Monday, 1 June 2009
Kelly Shimoda
All images ©Kelly Shimoda (Click to enlarge)
I guess you don’t want to talk to me anymore is a project by Kelly Shimoda which, as she explains, "serves to document mobile phone text messages and preserve a form of communication that is fleeting by design and rarely seen by anyone other than the original author or intended recipient. Taken as a whole, it also begins to ask deeper questions about human communication.
Because people can use texting to avoid the most uncomfortable parts of face-to-face interaction, they often feel liberated to spontaneously communicate intimate and revealing thoughts, but by being forced to encapsulate those thoughts in a mere 160 characters, the best messages read like haiku poems – brief, but full of meaning.
In my approach to shooting and editing the messages, the project becomes an informal sociological study, creating an intimate yet fragmentary portrait of a disparate network of people.

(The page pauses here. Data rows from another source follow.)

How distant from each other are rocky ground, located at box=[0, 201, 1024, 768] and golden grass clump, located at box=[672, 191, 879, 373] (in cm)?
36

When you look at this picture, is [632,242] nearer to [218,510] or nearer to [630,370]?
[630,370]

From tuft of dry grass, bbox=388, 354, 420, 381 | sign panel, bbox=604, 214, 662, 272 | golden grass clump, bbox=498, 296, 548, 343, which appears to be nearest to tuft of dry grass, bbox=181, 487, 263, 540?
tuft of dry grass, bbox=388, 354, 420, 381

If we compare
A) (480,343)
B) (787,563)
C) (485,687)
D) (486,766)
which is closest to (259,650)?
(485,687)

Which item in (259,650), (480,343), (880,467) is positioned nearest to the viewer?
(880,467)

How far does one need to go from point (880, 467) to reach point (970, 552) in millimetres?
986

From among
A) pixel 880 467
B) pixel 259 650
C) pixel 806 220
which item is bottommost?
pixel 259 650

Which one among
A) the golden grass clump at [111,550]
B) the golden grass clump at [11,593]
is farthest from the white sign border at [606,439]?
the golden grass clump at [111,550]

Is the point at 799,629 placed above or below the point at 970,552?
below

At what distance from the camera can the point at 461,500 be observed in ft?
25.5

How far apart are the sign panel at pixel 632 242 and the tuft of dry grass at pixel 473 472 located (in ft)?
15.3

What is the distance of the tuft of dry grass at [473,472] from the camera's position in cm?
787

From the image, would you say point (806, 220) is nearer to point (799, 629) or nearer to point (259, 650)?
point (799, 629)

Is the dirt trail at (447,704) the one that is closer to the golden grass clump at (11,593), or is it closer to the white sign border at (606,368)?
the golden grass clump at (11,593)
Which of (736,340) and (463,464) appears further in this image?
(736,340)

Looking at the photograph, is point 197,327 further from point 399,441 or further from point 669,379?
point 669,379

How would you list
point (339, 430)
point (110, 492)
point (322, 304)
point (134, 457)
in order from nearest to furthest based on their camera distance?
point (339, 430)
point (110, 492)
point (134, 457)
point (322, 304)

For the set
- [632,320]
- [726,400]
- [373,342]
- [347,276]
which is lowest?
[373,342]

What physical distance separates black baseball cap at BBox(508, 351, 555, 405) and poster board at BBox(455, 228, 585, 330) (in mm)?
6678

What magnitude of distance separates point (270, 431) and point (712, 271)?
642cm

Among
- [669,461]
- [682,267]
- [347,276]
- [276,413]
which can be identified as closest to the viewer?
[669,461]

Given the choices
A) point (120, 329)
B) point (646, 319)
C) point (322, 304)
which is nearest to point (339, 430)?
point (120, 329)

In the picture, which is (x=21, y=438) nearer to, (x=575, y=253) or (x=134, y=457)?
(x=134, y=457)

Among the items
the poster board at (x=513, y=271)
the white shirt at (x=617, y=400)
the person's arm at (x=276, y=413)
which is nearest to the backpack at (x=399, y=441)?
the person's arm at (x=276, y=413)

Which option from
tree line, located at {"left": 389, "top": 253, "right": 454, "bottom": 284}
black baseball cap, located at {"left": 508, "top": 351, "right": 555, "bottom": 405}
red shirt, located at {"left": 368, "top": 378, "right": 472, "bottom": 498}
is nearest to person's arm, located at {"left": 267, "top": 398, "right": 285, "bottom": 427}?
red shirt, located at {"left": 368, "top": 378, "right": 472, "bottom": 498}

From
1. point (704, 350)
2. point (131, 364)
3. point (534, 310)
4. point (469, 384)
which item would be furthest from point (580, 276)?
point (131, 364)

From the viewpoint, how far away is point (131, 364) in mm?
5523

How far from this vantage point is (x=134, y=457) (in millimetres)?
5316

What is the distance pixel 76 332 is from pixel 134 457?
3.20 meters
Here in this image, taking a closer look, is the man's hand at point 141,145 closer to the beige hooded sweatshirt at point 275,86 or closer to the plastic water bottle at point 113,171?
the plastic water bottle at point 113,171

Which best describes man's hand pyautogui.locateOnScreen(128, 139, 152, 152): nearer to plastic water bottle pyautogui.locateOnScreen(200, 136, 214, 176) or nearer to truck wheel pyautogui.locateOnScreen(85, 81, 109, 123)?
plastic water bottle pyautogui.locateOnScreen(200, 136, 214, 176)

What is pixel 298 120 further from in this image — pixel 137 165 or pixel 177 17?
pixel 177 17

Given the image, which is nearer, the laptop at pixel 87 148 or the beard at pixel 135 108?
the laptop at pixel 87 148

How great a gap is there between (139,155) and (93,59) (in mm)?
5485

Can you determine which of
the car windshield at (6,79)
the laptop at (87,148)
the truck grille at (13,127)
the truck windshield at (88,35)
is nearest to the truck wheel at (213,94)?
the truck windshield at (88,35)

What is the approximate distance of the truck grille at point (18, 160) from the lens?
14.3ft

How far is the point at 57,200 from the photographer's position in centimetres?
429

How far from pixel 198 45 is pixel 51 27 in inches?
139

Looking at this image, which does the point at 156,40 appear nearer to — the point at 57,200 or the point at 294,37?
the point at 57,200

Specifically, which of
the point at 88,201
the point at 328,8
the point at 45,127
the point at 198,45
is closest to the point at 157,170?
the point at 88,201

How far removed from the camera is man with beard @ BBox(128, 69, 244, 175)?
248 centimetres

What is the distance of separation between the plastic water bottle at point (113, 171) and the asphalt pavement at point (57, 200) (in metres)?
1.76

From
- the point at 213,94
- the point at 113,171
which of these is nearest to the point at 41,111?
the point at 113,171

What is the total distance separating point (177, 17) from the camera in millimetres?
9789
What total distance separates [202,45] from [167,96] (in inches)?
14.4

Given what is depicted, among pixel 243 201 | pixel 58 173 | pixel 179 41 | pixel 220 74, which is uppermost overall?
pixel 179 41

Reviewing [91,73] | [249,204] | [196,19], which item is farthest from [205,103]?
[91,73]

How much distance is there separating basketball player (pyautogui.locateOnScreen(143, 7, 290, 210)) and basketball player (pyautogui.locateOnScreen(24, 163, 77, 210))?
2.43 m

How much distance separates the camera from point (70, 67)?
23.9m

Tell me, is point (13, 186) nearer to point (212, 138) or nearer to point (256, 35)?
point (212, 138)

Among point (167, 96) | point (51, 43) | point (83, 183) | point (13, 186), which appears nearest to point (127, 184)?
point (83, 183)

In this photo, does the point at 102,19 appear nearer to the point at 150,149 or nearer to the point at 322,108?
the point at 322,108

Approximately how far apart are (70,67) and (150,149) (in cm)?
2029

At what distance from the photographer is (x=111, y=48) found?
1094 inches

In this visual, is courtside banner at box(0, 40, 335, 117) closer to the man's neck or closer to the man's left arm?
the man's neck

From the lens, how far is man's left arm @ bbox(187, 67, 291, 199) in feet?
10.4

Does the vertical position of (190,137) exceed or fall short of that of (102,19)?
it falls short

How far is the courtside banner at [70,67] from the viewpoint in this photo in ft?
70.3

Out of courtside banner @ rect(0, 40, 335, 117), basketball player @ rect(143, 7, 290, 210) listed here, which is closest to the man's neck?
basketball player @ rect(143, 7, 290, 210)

In the end, these enigmatic photographs ask as many questions as they answer, and force the reader to reflect and draw upon his or her own experience to make sense of them, ultimately pointing to the fundamentally fragile nature of human communication."

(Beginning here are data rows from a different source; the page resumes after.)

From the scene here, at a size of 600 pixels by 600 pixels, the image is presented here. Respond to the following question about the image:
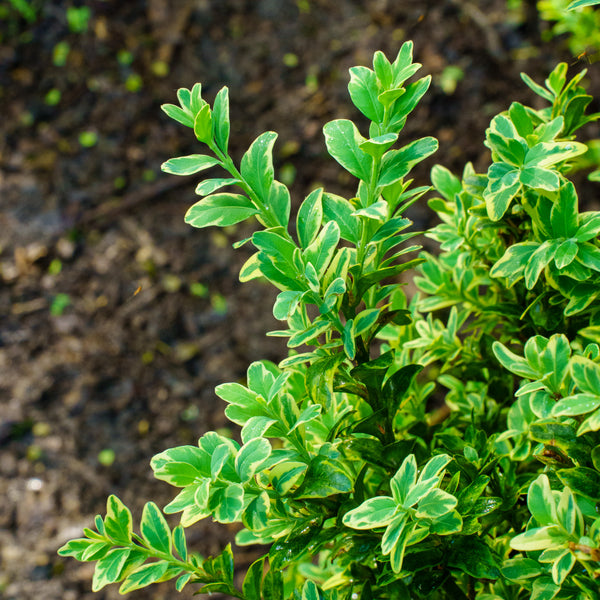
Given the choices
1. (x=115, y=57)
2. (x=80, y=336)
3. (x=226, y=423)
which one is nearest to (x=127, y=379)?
(x=80, y=336)

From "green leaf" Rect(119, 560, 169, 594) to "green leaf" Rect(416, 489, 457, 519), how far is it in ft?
0.84

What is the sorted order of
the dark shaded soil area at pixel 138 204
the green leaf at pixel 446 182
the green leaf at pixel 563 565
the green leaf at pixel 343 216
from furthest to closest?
the dark shaded soil area at pixel 138 204, the green leaf at pixel 446 182, the green leaf at pixel 343 216, the green leaf at pixel 563 565

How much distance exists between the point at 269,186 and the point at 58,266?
6.77ft

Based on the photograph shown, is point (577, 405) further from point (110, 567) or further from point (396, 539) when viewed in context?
point (110, 567)

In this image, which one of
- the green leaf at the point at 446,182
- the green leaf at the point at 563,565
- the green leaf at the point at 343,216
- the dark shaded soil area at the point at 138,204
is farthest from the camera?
the dark shaded soil area at the point at 138,204

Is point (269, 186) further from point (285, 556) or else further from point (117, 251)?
point (117, 251)

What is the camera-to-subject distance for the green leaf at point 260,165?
1.77 ft

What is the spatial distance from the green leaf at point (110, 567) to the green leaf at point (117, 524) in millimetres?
13

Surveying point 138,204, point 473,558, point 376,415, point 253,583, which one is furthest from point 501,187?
point 138,204

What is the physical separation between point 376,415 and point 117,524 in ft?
0.90

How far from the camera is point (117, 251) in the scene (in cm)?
238

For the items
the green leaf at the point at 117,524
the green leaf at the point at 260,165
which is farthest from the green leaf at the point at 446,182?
the green leaf at the point at 117,524

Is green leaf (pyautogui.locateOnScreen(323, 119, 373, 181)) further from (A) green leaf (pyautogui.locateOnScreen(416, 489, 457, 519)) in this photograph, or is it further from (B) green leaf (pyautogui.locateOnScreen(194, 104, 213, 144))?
(A) green leaf (pyautogui.locateOnScreen(416, 489, 457, 519))

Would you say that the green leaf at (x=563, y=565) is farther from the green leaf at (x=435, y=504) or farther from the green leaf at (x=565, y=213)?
the green leaf at (x=565, y=213)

Kelly has been working as a documentary photographer since graduating from the International Center of Photography in 2005. She freelances for The New York Times, and a variety of European magazines. She was included in the 2008 PDN Photo Annual and won an award in the ASMP Image08 contest for her work on the last days of the Empire Roller Skating Centre. In 2007, she was among the winners of Hey, Hot Shot! at the Jen Bekman Gallery, and also received an ICP/ Johnson & Johnson Fellowship. In 2006, she was awarded an Honorable Mention in The Magenta Foundation’s Emerging Photographers.